Commitment of Responsibility

1). I have read the excelsior! handbook, and I agree to abide by it and to be responsible for my child(ren) abiding by it. I commit myself and my family to help excelsior! maintain proper discipline, respect, a good reputation and an excellent learning environment. I also agree to be responsible for returning all music/supplies that belong to excelsior! and if I lose or damage these items, I will replace them.

2). I will make every attempt to help with fund raising in order to

      i) keep tuition down

      ii) be able to offer scholarships based on true financial need

      iii) help excelsior! purchase needed hard assets for classes.

3). I realize that I need to volunteer to monitor a class during excelsior! or if this is a true hardship, I need to talk with the director about volunteering in some other capacity.

4). I understand that the structure of excelsior! is such that I need to be willing to be a task coordinator.

5). If I leave the CFC facility, I must be able to be contacted by cell phone in case of an emergency involving my child(ren). This cell phone number will be listed on the Medical release form and filed in the excelsior! file box. This file box will be kept under the excelsior! information table during excelsior! class times.

6). If I do not have a cell phone, the parent monitor or director has my permission to make appropriate decisions regarding my child(ren) in my absence.

7). I understand that I will be asked to sign a medical release form for my child(ren) that are on the CFC premises during excelsior! class time. This form will also be kept on file in the excelsior! file box for quick retrieval in the event that an emergency arises and I cannot be contacted.

8). By signing this Commitment of Responsibility, I understand that I am ultimately responsible for my child whether I am on the CFC premises or not.
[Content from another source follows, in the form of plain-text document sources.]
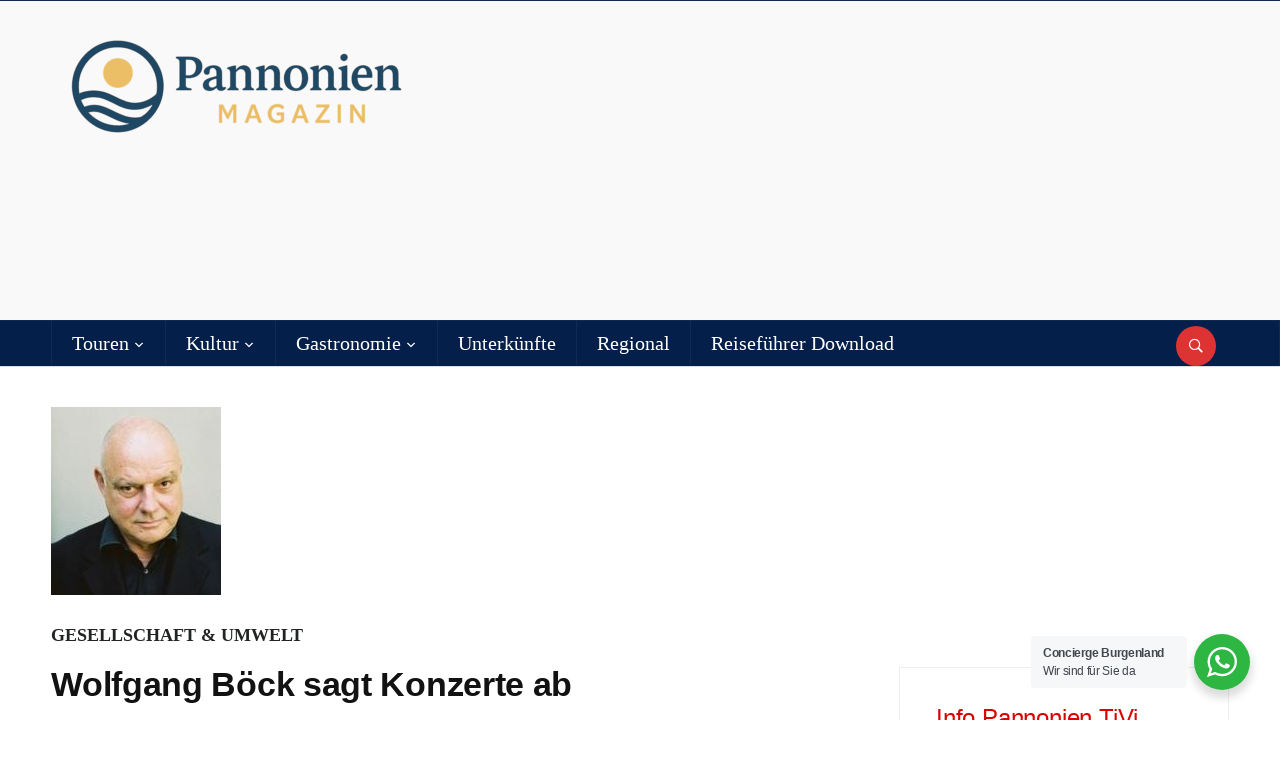

--- FILE ---
content_type: text/html; charset=utf-8
request_url: https://www.google.com/recaptcha/api2/aframe
body_size: 267
content:
<!DOCTYPE HTML><html><head><meta http-equiv="content-type" content="text/html; charset=UTF-8"></head><body><script nonce="wXDaczoXkUsjs0Y_DcFzDA">/** Anti-fraud and anti-abuse applications only. See google.com/recaptcha */ try{var clients={'sodar':'https://pagead2.googlesyndication.com/pagead/sodar?'};window.addEventListener("message",function(a){try{if(a.source===window.parent){var b=JSON.parse(a.data);var c=clients[b['id']];if(c){var d=document.createElement('img');d.src=c+b['params']+'&rc='+(localStorage.getItem("rc::a")?sessionStorage.getItem("rc::b"):"");window.document.body.appendChild(d);sessionStorage.setItem("rc::e",parseInt(sessionStorage.getItem("rc::e")||0)+1);localStorage.setItem("rc::h",'1768804646556');}}}catch(b){}});window.parent.postMessage("_grecaptcha_ready", "*");}catch(b){}</script></body></html>

--- FILE ---
content_type: text/css
request_url: https://pannonien.tv/wp-content/cache/autoptimize/css/autoptimize_single_bcb559f8df84549c404e08582946f999.css?ver=1.0
body_size: 325
content:
css .wpd-widget-list{font-family:-apple-system,BlinkMacSystemFont,"Segoe UI",Roboto,Oxygen-Sans,Ubuntu,Cantarell,"Helvetica Neue",sans-serif}.wpd-widget-item{display:flex;padding:10px 0;border-bottom:1px solid #f5f5f5}.wpd-widget-avatar{margin-right:15px}.wpd-widget-avatar img{border-radius:50%}.wpd-widget-comment-content{flex:1}.wpd-widget-comment-author{font-weight:700;color:#00b38f}.wpd-widget-comment-date{font-size:12px;color:#999;margin-bottom:5px}.wpd-widget-comment-text{font-size:14px;line-height:1.4;color:#555;margin-bottom:5px}.wpd-widget-comment-link a{font-size:13px;color:#1a1a1a;text-decoration:none}.wpd-widget-comment-link a:hover{color:#00b38f}css .comment-author .avatar{width:45px;height:45px}.wpd-widget-list{font-family:Arial,sans-serif;max-width:100%;margin:0;padding:0}.wpd-widget-item{display:flex;margin-bottom:15px;padding:10px;border-bottom:1px solid #e0e0e0}.wpd-widget-avatar{flex:0 0 45px;margin-right:10px}.wpd-widget-avatar img{border-radius:50%;width:45px;height:45px}.wpd-widget-comment-content{flex:1}.wpd-widget-comment-author{font-weight:700;margin-bottom:5px}.wpd-widget-comment-date{font-size:.8em;color:#777;margin-bottom:5px}.wpd-widget-comment-text{margin-bottom:5px;line-height:1.4}.wpd-widget-comment-link a{color:#0073aa;text-decoration:none;font-size:.9em}.wpd-widget-comment-link a:hover{text-decoration:underline}css html{scroll-behavior:smooth}.pannonien-events{list-style:none;padding:10px;margin:5px}.event-item{padding:12px;margin-bottom:20px;border:1px solid #eee;border-radius:4px}.first-event{background-color:#ffebee}.event-date{color:#666;font-size:.9em;margin-bottom:15px}.event-title{margin:5px;font-size:1em;line-height:1.4}.event-title a{color:#333;text-decoration:none}.event-title a:hover{text-decoration:underline}.widget-title{font-size:1.3em;margin-bottom:25px;color:#333}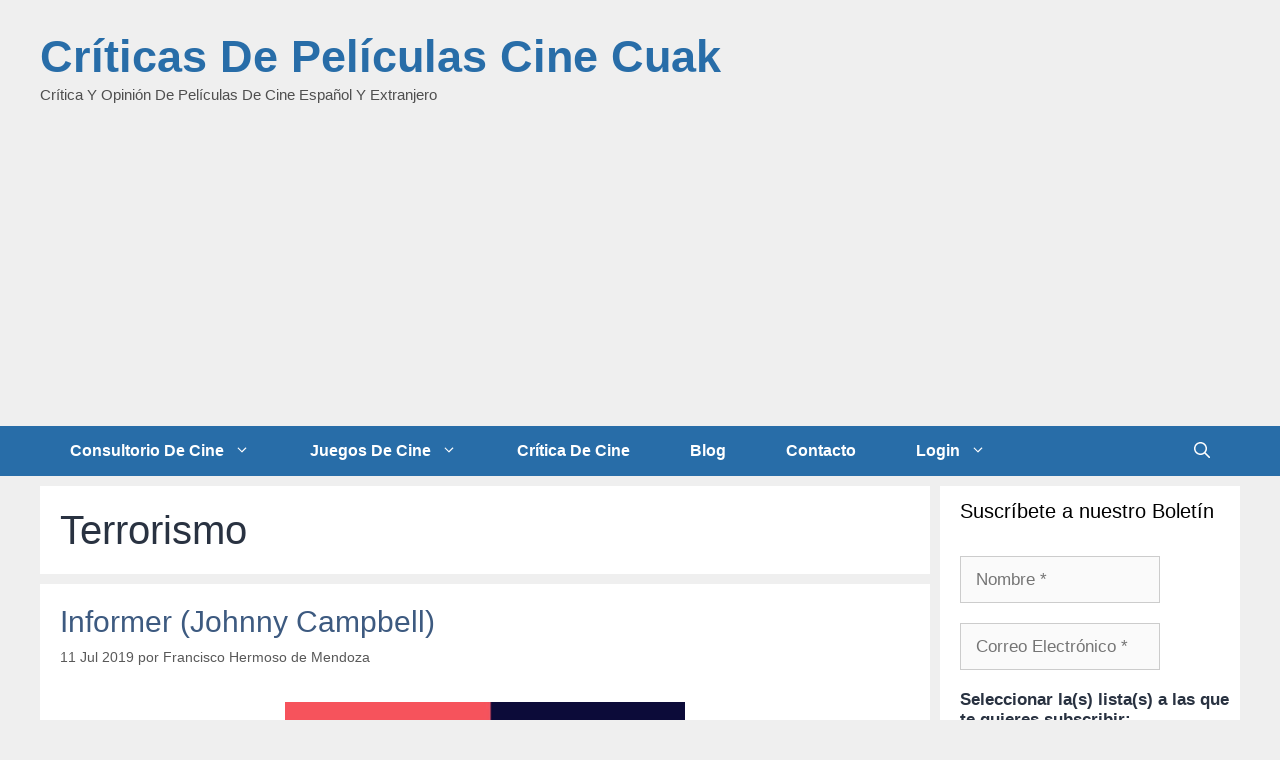

--- FILE ---
content_type: text/html; charset=utf-8
request_url: https://www.google.com/recaptcha/api2/aframe
body_size: 249
content:
<!DOCTYPE HTML><html><head><meta http-equiv="content-type" content="text/html; charset=UTF-8"></head><body><script nonce="HvwJy7FqFnUNeiiOE0NztQ">/** Anti-fraud and anti-abuse applications only. See google.com/recaptcha */ try{var clients={'sodar':'https://pagead2.googlesyndication.com/pagead/sodar?'};window.addEventListener("message",function(a){try{if(a.source===window.parent){var b=JSON.parse(a.data);var c=clients[b['id']];if(c){var d=document.createElement('img');d.src=c+b['params']+'&rc='+(localStorage.getItem("rc::a")?sessionStorage.getItem("rc::b"):"");window.document.body.appendChild(d);sessionStorage.setItem("rc::e",parseInt(sessionStorage.getItem("rc::e")||0)+1);localStorage.setItem("rc::h",'1768697516487');}}}catch(b){}});window.parent.postMessage("_grecaptcha_ready", "*");}catch(b){}</script></body></html>

--- FILE ---
content_type: application/javascript; charset=utf-8
request_url: https://fundingchoicesmessages.google.com/f/AGSKWxXYa3NrmHaCUFnG80RIEZAdPBNoCnb6xVejxxlMJo51pWfikSOT1nKeREaCvPxBqShAI6vtqOMx-u0xMOJGPM4q2rhJQyU8-I0NdvZV3-1zjRdRpeTfV6NEtFVUBwI08GIpzlgPNpBMBNZ53kEeQL18_T8Izh5WtCvoZiOoBaHCg_McmiKTELEvWTgd/_/adframe468./js.ad/size=/ad_keywords./origin-ad-/admarker.
body_size: -1292
content:
window['c759ae5f-182a-433e-bd1f-a969fc9e8109'] = true;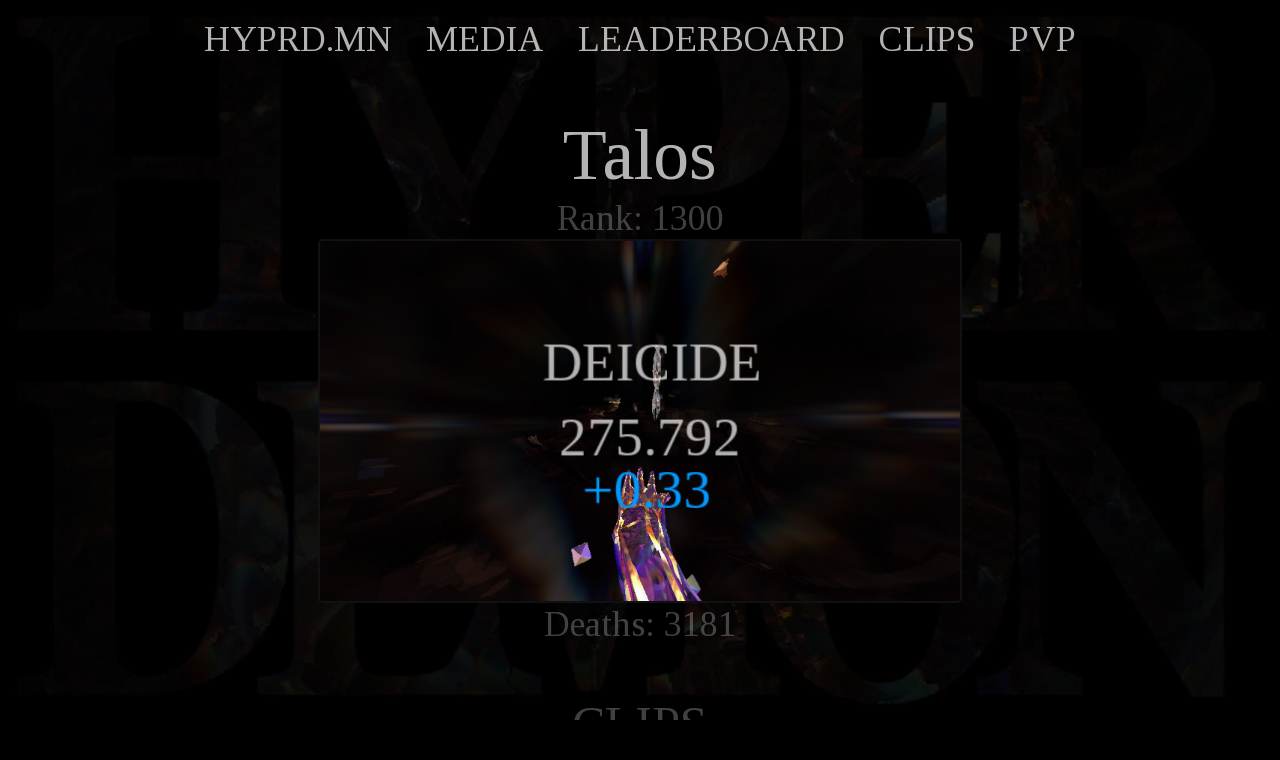

--- FILE ---
content_type: text/html;charset=UTF-8
request_url: https://hyprd.mn/user/59260
body_size: 887
content:
<html>
<head>

<link rel="stylesheet" href="/style.css">
<link rel="stylesheet" href="https://fonts.googleapis.com/css?family=Tinos">
<link rel="icon" type="image/x-icon" href="/favicon.ico">
<style>
  body, a, button {
    font-family: 'Tinos';
  }
</style>

</head>
<body>

<video autoplay muted loop id="bgvideo">
  <source src="/hddark.mp4" type="video/mp4"> 
</video>
<div class="content">
<center>

<table class="menutbl">
<tr>
<td><a href="/">HYPRD.MN</a></td>
<td><a href="/media">MEDIA</a></td>
<td><a href="/leaderboards">LEADERBOARD</a></td>
<td><a href="/clips">CLIPS</a></td>
<td><a href="/pvp">PVP</a></td>
</tr></table>
<p style="font-size: 36px"><a class="usertitle" href="https://hyprd.mn/user/59260">Talos</a><br>
Rank: 1300<br>
<a href="https://hyprd.mn/run/929459885">
<img class="runth" src="https://b.hyprd.mn/hd/i/929459885r.jpg" alt="replay thumbnail" width="640" height="360"><br></a>
Deaths: 3181</p>
<p style="font-size: 50px">CLIPS<br>
<section class="thsection">
</section>
</p>

<p style="font-size: 50px">PB HISTORY<br>
<section class="thsection">
<table class="pbhistory">
<td><a href="../run/929459885">275.7927</a></td><td>DEICIDE</td><td>709 days ago</td><tr>
<td><a href="../run/648901288">275.4613</a></td><td>UNIFIED</td><td>716 days ago</td><tr>
<td><a href="../run/1160590670">250.4227</a></td><td>UNIFIED</td><td>716 days ago</td><tr>
<td><a href="../run/1241957009">250.0224</a></td><td>UNIFIED</td><td>718 days ago</td><tr>
<td><a href="../run/2206988366">197.7396</a></td><td>EMBALMED</td><td>719 days ago</td><tr>
<td><a href="../run/1807224205">193.4425</a></td><td>SCUTTLED </td><td>719 days ago</td><tr>
<td><a href="../run/2069282665">175.1473</a></td><td>BRAIDED</td><td>720 days ago</td><tr>
<td><a href="../run/2603413602">167.6438</a></td><td>RIVEN</td><td>721 days ago</td><tr>
<td><a href="../run/208536858">112.8707</a></td><td>EMBALMED</td><td>721 days ago</td><tr>
<td><a href="../run/2226548798">110.8464</a></td><td>BRAIDED</td><td>724 days ago</td><tr>
<td><a href="../run/1236070956">92.8231</a></td><td>SCUTTLED </td><td>724 days ago</td><tr>
<td><a href="../run/3983000735">46.3840</a></td><td>EMBALMED</td><td>724 days ago</td><tr>
<td><a href="../run/771405218">44.1956</a></td><td>BESET</td><td>724 days ago</td><tr>
<td><a href="../run/1852031299">24.9257</a></td><td>SCUTTLED </td><td>725 days ago</td><tr>
<td><a href="../run/721972461">24.6342</a></td><td>BRAIDED</td><td>725 days ago</td><tr>
<td><a href="../run/4174422691">14.2427</a></td><td>BESET</td><td>725 days ago</td><tr>
<td><a href="../run/2704984659">11.5085</a></td><td>BRAIDED</td><td>725 days ago</td><tr>
<td><a href="../run/3344383458">9.8005</a></td><td>SCUTTLED </td><td>725 days ago</td><tr>
<td><a href="../run/1985101191">9.0501</a></td><td>SCUTTLED </td><td>725 days ago</td><tr>
<td><a href="../run/1062405565">3.9168</a></td><td>SCUTTLED </td><td>725 days ago</td><tr>
</table>
</section>
</p>




</center>
</div>
</body></html>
excelsior!, inc., nfp, Medical Authorization

We, the undersigned parent(s) of ___________________ do hereby authorize excelsior!, a not-for-profit corporation, or its authorized representative to select any doctor, dentist, nurse, first-aid attendant, ambulance attendant, or any other person necessary to perform medical, surgical and/or dental treatment. This authorization authorizes such doctor, dentist, nurse, first- aid attendant, and/or ambulance attendant to perform whatever medical, surgical, and/or dental treatment such person feels necessary and further authorizes admissions to such medical, hospital and/or dental facility deemed necessary.

I understand that this authorization is given in advance of any specific diagnosis, treatment or hospital care being required but is given to provide authority and power to render care.

I also understand that effort shall be made to contact the undersigned prior to rendering any treatment of the patient, but that any of the above treatment will not be withheld if the undersigned cannot be reached.

I agree to reimburse excelsior! for any medical and/or related expense incurred on my behalf within 30 days of the event.

Please list any emergency/medical information that excelsior! should be aware of concerning your child.